╭─ Seitenauszug

Diese Frage habe ich schon kommen sehen - und hier ist sie! :-) New York ist groß genug, dass jeder, der hier herkommt, Orte findet, an denen er sich wohlfühlt: das kann eine Rooftop-Bar sein, ein Strandabschitt oder ein Stadtviertel mit einem besonderen Flair. Gleich zu Beginn habe ich natürlih einen Teil des "Pflichtprogrammes" in Manhattan abgearbeitet. Jetzt aber halte ich mich lieber in Brooklyn auf, wo ich auch wohne. Und weil mir - um auf den zweiten Teil der Frage zu kommen - das Grün der Südtiroler Landschaft doch etwas abgeht, laufe ich im Prospect Park regelmäßig meine 10 Kilometer. Denn im Unterschied zum Central Park habe ich im Herzen von Brooklyn das Gefühl, nicht in der City zu sein, sondern draußen "auf der Weite". Und das ist eigentlich auch die Botschaft, die ich den New York-Besuchern aus Südtirol mitgeben möchte: Mach den Central Park, aber wenn du dich austoben willst, komm in den Prospect Park. Quetsche dich durch die Menschenmenge am Times Square, aber gib dir auch das Lichterspiel am Strand von Coney Island. Nimm die Brooklyn Bridge in die eine Richtung, aber die Manhattan Bridge in die andere Richtung. Nimm die U-Bahn aus dem letzten Jahrhundert, aber trete auch mal in die Pedale eines Citybike. Und iss dich durch die letzten vegetarisch-veganen-glutenfreien Trends in Williamsburg, aber probier auch ein Steak in Red Hook.
Diese Zusatzfrage möchte ich dir - du hast Politikwissenschaften studiert - doch noch stellen: Was ist dein Statement zu Donald Trump, der die europäischen Medien wie kaum ein anderer mit teils skurrilen Handlungen, Aussagen oder Tweets in Atem hält?
Du hast recht, Trump offenbart als Präsident ziemlich ausgeprägte Ecken und Kanten, an die man sich erst mal gewöhnen muss: Wie jeder reife Mann über 70, hat auch Trump festgefahrene Sichtweisen, unumstößliche Gewohnheiten und eine deutlich limitierte Strapazierfähigkeit.

╰─
╭─ Untersuchte Daten

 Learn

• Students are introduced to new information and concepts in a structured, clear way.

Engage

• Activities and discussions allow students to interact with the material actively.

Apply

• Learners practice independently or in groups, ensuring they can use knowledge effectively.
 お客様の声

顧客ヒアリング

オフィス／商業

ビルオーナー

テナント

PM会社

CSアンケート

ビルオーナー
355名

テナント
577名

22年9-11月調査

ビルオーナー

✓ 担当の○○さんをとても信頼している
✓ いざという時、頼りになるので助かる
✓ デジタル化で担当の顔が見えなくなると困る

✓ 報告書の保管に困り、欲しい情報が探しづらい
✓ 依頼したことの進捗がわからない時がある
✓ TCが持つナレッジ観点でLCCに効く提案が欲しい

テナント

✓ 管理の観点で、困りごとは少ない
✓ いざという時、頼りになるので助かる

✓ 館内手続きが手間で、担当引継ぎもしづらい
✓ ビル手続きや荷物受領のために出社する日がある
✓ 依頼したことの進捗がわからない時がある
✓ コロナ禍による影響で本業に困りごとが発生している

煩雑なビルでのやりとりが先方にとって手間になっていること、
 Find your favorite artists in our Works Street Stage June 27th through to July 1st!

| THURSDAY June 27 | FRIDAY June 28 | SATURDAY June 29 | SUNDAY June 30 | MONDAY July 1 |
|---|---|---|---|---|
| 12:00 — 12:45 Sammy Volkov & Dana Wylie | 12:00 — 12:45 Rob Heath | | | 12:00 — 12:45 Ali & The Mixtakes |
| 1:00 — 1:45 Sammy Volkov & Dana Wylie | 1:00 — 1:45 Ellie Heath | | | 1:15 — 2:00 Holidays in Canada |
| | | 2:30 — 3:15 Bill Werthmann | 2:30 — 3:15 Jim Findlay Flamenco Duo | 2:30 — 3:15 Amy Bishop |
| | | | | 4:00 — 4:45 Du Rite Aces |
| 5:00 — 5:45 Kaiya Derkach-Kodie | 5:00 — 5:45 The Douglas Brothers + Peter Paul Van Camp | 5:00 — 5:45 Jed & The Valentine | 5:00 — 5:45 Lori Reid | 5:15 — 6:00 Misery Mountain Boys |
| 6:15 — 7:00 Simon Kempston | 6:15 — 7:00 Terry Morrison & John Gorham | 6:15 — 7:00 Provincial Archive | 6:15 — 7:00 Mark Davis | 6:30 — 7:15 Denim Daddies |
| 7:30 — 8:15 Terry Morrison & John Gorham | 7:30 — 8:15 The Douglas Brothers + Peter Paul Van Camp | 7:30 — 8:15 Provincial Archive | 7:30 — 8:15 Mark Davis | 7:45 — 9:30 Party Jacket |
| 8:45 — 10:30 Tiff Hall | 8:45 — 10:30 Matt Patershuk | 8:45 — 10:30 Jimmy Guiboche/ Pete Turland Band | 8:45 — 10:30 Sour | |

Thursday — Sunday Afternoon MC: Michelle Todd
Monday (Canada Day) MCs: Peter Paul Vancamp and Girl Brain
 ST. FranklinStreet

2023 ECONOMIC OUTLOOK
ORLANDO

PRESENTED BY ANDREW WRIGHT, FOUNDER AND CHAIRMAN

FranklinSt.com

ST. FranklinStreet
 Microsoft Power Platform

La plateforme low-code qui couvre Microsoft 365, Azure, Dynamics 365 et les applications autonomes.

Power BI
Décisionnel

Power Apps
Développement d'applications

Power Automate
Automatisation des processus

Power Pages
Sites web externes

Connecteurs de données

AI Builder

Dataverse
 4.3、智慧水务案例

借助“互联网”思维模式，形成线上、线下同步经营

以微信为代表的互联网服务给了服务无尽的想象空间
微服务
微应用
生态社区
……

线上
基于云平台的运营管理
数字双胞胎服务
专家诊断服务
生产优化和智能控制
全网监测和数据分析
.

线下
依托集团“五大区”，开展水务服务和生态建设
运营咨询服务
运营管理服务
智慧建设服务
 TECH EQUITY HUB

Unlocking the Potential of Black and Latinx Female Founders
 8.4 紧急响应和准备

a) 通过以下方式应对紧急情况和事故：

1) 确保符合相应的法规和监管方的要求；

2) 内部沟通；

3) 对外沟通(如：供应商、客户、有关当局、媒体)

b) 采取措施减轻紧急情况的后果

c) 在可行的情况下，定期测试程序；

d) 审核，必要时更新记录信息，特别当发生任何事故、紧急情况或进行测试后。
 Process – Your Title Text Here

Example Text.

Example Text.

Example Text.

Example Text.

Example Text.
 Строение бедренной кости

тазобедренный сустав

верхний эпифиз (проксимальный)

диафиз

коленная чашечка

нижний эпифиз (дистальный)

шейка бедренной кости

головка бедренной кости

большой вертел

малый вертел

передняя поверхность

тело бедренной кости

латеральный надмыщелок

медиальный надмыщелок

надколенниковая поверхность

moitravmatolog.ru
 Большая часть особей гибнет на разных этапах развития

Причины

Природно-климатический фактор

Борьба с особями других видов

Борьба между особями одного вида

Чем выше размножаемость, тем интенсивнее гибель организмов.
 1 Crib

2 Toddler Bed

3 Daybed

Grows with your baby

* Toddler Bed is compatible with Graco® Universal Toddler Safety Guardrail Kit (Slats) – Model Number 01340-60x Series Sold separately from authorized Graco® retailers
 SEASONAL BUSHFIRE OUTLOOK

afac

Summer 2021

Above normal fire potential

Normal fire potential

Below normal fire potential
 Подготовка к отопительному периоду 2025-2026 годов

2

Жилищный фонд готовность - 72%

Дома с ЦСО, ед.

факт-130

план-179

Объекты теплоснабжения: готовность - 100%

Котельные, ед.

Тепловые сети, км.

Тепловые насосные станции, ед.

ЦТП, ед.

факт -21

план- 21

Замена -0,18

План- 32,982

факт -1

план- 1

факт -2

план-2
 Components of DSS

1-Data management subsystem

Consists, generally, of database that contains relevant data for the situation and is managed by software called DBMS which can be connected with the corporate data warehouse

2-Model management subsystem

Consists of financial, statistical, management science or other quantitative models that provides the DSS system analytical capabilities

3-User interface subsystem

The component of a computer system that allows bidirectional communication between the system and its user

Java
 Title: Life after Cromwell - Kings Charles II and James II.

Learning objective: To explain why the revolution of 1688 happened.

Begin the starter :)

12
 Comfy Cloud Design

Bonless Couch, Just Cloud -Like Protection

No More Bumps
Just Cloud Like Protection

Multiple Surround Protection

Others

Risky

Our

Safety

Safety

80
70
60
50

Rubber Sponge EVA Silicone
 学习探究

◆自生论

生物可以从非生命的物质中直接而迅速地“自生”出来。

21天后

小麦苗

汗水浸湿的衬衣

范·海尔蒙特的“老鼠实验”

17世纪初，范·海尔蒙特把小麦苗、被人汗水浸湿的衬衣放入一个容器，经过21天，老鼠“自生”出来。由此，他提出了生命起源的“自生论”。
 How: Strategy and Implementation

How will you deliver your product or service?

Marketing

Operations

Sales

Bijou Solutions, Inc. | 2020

╰─

Entnimm dem Seitenauszug wortgetreu den Abschnitt, der mit „Du hast recht, Trump“ beginnt und mit „deutlich limitierte Strapazierfähigkeit.“ endet.

## Antwortfeld
Du hast recht, Trump offenbart als Präsident ziemlich ausgeprägte Ecken und Kanten, an die man sich erst mal gewöhnen muss: Wie jeder reife Mann über 70, hat auch Trump festgefahrene Sichtweisen, unumstößliche Gewohnheiten und eine deutlich limitierte Strapazierfähigkeit.